===== EXTRACT
The setpieces will provide instant nostalgia for Eras Tour attendees. On the solemn side, with the funereal “Ricochet,” her normally effusive hoofers help mourn her dead business relationships, dressed in black and looking down at their feet, as Swift becomes increasingly enraged over her own betrayal and burial. In “Tolerate It,” moviegoers get a much more close-up view of Swift and one of her backup performers reenacting a bitter dinner scene from “Citizen Kane,” with the singer finally crawling across a long table to confront her distant lover. (The screen clarity is strong enough that you can read the label on the wine bottle before she knocks it off the table.)
But these most melodramatic moments are outliers in a show meant to leave fans making the heart sign with their actual hearts, if not hands. The 21st-birthday-bummer ballad “All Too Well (10-Minute Version)” is, naturally, the solo-spotlight centerpiece of the show… offset by the 22nd-birthday giddiness and goofiness of the “22” gang-vocal that precedes it, in the “Red” portion of the concert. Now that she’s 33, the very best and worst parties of her young life sit together easily as part of a concert set.
==========
===== DATA SECTION
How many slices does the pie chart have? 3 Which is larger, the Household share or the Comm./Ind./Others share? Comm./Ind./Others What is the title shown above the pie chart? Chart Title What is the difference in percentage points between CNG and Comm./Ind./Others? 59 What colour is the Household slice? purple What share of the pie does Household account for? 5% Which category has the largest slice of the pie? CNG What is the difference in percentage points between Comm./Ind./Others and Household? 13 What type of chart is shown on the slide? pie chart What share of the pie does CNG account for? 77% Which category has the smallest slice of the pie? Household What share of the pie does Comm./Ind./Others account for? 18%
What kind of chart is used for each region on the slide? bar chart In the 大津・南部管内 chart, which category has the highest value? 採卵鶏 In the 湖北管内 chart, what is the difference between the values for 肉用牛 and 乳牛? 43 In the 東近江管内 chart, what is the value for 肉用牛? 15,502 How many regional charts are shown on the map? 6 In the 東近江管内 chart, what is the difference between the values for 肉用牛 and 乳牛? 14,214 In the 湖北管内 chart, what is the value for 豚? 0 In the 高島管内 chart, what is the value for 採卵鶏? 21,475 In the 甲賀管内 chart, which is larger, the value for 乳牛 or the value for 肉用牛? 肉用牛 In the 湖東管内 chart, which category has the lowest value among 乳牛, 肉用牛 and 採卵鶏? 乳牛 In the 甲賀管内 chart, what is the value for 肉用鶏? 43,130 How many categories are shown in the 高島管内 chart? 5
==========
■ **EXERCISE AIM**
Reproduce the passage of the Eras Tour review above, starting at "But these most" and ending at "a concert set.".

■ **REPLY TO THE TASK**
But these most melodramatic moments are outliers in a show meant to leave fans making the heart sign with their actual hearts, if not hands. The 21st-birthday-bummer ballad “All Too Well (10-Minute Version)” is, naturally, the solo-spotlight centerpiece of the show… offset by the 22nd-birthday giddiness and goofiness of the “22” gang-vocal that precedes it, in the “Red” portion of the concert. Now that she’s 33, the very best and worst parties of her young life sit together easily as part of a concert set.